I think you can learn to say something with one gesture instead of nine. I told a director once, “On take one I give you something, on take two if I am really doing my job I give you less, on take three even less than in take two.” I don’t mean in terms of generosity, I mean in terms of fiddling around as an actor. I bet with you that take three is the best take, because all the energy is going into fiddling around, but if you can dare tobe still – which is quite hard – you can be more focused. I think you can learn stillness like with certain painters and composers – and I wouldn’t elevate myself to that level – but occasionally I think actors become artists for a few seconds. A painter is doing something with one brushstroke that is brilliant but if he would add something he is lost. Or one note in a symphony, it is just astonishing, but if you had more notes next to it, it’s lost. It is that economy that we can learn.

Anthony Hopkins on special talents

You have to be careful of that because when you begin to believe you have license because you are a special person breathing special oxygen, that’s when you’re in big trouble. That’s the road to insanity. And a lot of people in the studios are like that. They believe that they are special. I do think actors are blessed, or cursed, with maybe a slightly heightened awareness, which you have to use. That’s all. It doesn’t mean you’re superior or better than anyone it just means that’s the way our brains tick.

Francis Ford Coppola on film making

I’m 80 years old now, and little by little over your lifetime you begin to understand things that you didn’t understand earlier. And one of the things I understand is — well, many things in truth — but the fact that I chose to always work in different genres was a good thing. That has always been my ambition during my career, especially when I was younger. Having burst into the scene with a gangster film like The Godfather, I was very reluctant to do another gangster film or anything like that because I wanted to attempt something totally different so I could learn from it.
So I went from the classic formalism of The Godfather, in which, as you know, the camera rarely moves, it’s built block by block, to a film like Apocalypse Now, which has a totally different style, it’s constantly moving. It was a risky type of film.

Jodie Foster on fear

Lately, I’ve really understood in a really personal way how fear is the core emotion that creates every choice for us.

My mom has dementia and to watch as she shed part of her socialization… What we got back down to was this core of fear…. I grew up in a single parent home house so my mom is a huge part of my life, the most significant relationship in my life that will ever be.

I look at a film like Little Man Tate, which is the first film I directed and is a movie about a mother and a son, and that is a specific relationship. I would say that one of the aspects of a mother and son relationship that is so interesting to me is how romantic it is.

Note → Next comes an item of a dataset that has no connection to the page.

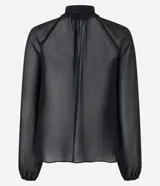 Blusa negra de chiffon con cuello alto con lazo, mangas largas con puños ajustados, detalle de volado delantero y volado en encaje.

There is something about raising somebody who will become one of the most powerful people in the universe. That’s what I thought Little Man Tate was about: raising a herald for the next generation, a prodigy, somebody who is the new messenger for the next generation. And when you raise a prodigy you are raising the man who was born of your female pain and your separation of yourself. He is an outcrop of that, you know? You’re raising them from infancy, and that awe in front of this child that you are raising in their differentness, and how different they are… It articulates itself through a certain kind of romanticism, and a kind of love that feels like partner love. And that’s a weird thing to say — except in these types of movies you see where that comes out.